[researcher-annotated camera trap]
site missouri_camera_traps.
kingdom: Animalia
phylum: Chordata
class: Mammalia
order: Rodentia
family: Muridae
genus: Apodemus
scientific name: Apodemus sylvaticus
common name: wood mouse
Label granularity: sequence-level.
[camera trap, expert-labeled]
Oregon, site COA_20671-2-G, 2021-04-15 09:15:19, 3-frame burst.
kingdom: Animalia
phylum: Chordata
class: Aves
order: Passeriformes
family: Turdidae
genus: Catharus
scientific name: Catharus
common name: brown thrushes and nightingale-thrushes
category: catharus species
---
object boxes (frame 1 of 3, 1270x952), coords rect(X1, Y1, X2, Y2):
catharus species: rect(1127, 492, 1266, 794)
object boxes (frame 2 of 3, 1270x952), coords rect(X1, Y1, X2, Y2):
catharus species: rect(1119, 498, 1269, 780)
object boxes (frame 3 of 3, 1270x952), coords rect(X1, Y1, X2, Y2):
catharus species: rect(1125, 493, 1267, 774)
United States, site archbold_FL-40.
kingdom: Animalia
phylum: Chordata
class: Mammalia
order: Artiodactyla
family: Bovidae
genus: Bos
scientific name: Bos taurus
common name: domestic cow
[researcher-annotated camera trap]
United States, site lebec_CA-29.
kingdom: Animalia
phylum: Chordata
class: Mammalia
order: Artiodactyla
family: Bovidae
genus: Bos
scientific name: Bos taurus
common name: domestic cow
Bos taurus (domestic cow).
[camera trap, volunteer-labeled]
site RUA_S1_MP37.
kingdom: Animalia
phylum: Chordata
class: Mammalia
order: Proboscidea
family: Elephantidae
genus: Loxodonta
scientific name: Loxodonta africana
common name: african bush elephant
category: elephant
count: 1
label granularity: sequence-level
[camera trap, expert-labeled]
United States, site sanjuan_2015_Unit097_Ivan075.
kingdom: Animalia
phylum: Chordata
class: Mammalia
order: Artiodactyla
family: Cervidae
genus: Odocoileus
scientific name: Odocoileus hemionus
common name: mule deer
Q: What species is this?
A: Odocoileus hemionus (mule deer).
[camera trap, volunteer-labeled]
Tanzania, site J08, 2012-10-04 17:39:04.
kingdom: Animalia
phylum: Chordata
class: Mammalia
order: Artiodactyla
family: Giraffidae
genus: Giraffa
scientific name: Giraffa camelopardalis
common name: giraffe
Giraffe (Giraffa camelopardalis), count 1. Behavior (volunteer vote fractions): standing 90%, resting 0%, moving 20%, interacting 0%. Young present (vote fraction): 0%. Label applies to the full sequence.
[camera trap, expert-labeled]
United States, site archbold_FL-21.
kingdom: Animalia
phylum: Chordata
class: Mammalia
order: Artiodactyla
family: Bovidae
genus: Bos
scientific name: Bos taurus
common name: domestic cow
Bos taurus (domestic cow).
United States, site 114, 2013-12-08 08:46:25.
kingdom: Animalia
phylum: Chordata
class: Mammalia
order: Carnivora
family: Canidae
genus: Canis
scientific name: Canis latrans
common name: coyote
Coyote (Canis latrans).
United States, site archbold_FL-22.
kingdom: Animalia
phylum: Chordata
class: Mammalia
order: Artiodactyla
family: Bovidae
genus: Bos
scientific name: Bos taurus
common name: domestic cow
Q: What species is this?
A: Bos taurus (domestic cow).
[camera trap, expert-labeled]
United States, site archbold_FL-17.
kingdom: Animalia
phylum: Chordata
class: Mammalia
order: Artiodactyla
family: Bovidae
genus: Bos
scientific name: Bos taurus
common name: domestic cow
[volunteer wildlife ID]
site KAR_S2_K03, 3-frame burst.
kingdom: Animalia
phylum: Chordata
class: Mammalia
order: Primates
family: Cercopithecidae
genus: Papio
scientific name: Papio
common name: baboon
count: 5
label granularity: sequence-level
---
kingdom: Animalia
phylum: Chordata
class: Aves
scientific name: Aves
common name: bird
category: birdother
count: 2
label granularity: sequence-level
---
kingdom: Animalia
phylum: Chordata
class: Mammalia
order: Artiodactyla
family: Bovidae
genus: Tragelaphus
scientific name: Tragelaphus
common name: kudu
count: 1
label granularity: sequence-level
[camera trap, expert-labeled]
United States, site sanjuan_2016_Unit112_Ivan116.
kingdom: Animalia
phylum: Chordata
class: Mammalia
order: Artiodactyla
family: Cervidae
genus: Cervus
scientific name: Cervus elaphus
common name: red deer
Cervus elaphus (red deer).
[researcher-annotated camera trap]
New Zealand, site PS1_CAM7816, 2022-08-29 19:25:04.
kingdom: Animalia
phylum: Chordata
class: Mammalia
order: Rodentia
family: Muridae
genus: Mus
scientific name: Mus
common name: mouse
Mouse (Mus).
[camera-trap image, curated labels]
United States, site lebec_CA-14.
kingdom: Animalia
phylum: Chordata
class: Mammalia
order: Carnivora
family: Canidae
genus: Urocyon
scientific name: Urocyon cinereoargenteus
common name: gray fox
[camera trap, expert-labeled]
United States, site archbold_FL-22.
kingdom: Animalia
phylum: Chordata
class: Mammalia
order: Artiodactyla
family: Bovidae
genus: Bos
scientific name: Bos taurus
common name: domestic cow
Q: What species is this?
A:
+++++
Type out the records above again, exactly the same.

[researcher-annotated camera trap]
site missouri_camera_traps.
kingdom: Animalia
phylum: Chordata
class: Mammalia
order: Rodentia
family: Muridae
genus: Apodemus
scientific name: Apodemus sylvaticus
common name: wood mouse
Label granularity: sequence-level.
[camera trap, expert-labeled]
Oregon, site COA_20671-2-G, 2021-04-15 09:15:19, 3-frame burst.
kingdom: Animalia
phylum: Chordata
class: Aves
order: Passeriformes
family: Turdidae
genus: Catharus
scientific name: Catharus
common name: brown thrushes and nightingale-thrushes
category: catharus species
---
object boxes (frame 1 of 3, 1270x952), coords rect(X1, Y1, X2, Y2):
catharus species: rect(1127, 492, 1266, 794)
object boxes (frame 2 of 3, 1270x952), coords rect(X1, Y1, X2, Y2):
catharus species: rect(1119, 498, 1269, 780)
object boxes (frame 3 of 3, 1270x952), coords rect(X1, Y1, X2, Y2):
catharus species: rect(1125, 493, 1267, 774)
United States, site archbold_FL-40.
kingdom: Animalia
phylum: Chordata
class: Mammalia
order: Artiodactyla
family: Bovidae
genus: Bos
scientific name: Bos taurus
common name: domestic cow
[researcher-annotated camera trap]
United States, site lebec_CA-29.
kingdom: Animalia
phylum: Chordata
class: Mammalia
order: Artiodactyla
family: Bovidae
genus: Bos
scientific name: Bos taurus
common name: domestic cow
Bos taurus (domestic cow).
[camera trap, volunteer-labeled]
site RUA_S1_MP37.
kingdom: Animalia
phylum: Chordata
class: Mammalia
order: Proboscidea
family: Elephantidae
genus: Loxodonta
scientific name: Loxodonta africana
common name: african bush elephant
category: elephant
count: 1
label granularity: sequence-level
[camera trap, expert-labeled]
United States, site sanjuan_2015_Unit097_Ivan075.
kingdom: Animalia
phylum: Chordata
class: Mammalia
order: Artiodactyla
family: Cervidae
genus: Odocoileus
scientific name: Odocoileus hemionus
common name: mule deer
Q: What species is this?
A: Odocoileus hemionus (mule deer).
[camera trap, volunteer-labeled]
Tanzania, site J08, 2012-10-04 17:39:04.
kingdom: Animalia
phylum: Chordata
class: Mammalia
order: Artiodactyla
family: Giraffidae
genus: Giraffa
scientific name: Giraffa camelopardalis
common name: giraffe
Giraffe (Giraffa camelopardalis), count 1. Behavior (volunteer vote fractions): standing 90%, resting 0%, moving 20%, interacting 0%. Young present (vote fraction): 0%. Label applies to the full sequence.
[camera trap, expert-labeled]
United States, site archbold_FL-21.
kingdom: Animalia
phylum: Chordata
class: Mammalia
order: Artiodactyla
family: Bovidae
genus: Bos
scientific name: Bos taurus
common name: domestic cow
Bos taurus (domestic cow).
United States, site 114, 2013-12-08 08:46:25.
kingdom: Animalia
phylum: Chordata
class: Mammalia
order: Carnivora
family: Canidae
genus: Canis
scientific name: Canis latrans
common name: coyote
Coyote (Canis latrans).
United States, site archbold_FL-22.
kingdom: Animalia
phylum: Chordata
class: Mammalia
order: Artiodactyla
family: Bovidae
genus: Bos
scientific name: Bos taurus
common name: domestic cow
Q: What species is this?
A: Bos taurus (domestic cow).
[camera trap, expert-labeled]
United States, site archbold_FL-17.
kingdom: Animalia
phylum: Chordata
class: Mammalia
order: Artiodactyla
family: Bovidae
genus: Bos
scientific name: Bos taurus
common name: domestic cow
[volunteer wildlife ID]
site KAR_S2_K03, 3-frame burst.
kingdom: Animalia
phylum: Chordata
class: Mammalia
order: Primates
family: Cercopithecidae
genus: Papio
scientific name: Papio
common name: baboon
count: 5
label granularity: sequence-level
---
kingdom: Animalia
phylum: Chordata
class: Aves
scientific name: Aves
common name: bird
category: birdother
count: 2
label granularity: sequence-level
---
kingdom: Animalia
phylum: Chordata
class: Mammalia
order: Artiodactyla
family: Bovidae
genus: Tragelaphus
scientific name: Tragelaphus
common name: kudu
count: 1
label granularity: sequence-level
[camera trap, expert-labeled]
United States, site sanjuan_2016_Unit112_Ivan116.
kingdom: Animalia
phylum: Chordata
class: Mammalia
order: Artiodactyla
family: Cervidae
genus: Cervus
scientific name: Cervus elaphus
common name: red deer
Cervus elaphus (red deer).
[researcher-annotated camera trap]
New Zealand, site PS1_CAM7816, 2022-08-29 19:25:04.
kingdom: Animalia
phylum: Chordata
class: Mammalia
order: Rodentia
family: Muridae
genus: Mus
scientific name: Mus
common name: mouse
Mouse (Mus).
[camera-trap image, curated labels]
United States, site lebec_CA-14.
kingdom: Animalia
phylum: Chordata
class: Mammalia
order: Carnivora
family: Canidae
genus: Urocyon
scientific name: Urocyon cinereoargenteus
common name: gray fox
[camera trap, expert-labeled]
United States, site archbold_FL-22.
kingdom: Animalia
phylum: Chordata
class: Mammalia
order: Artiodactyla
family: Bovidae
genus: Bos
scientific name: Bos taurus
common name: domestic cow
Q: What species is this?
A:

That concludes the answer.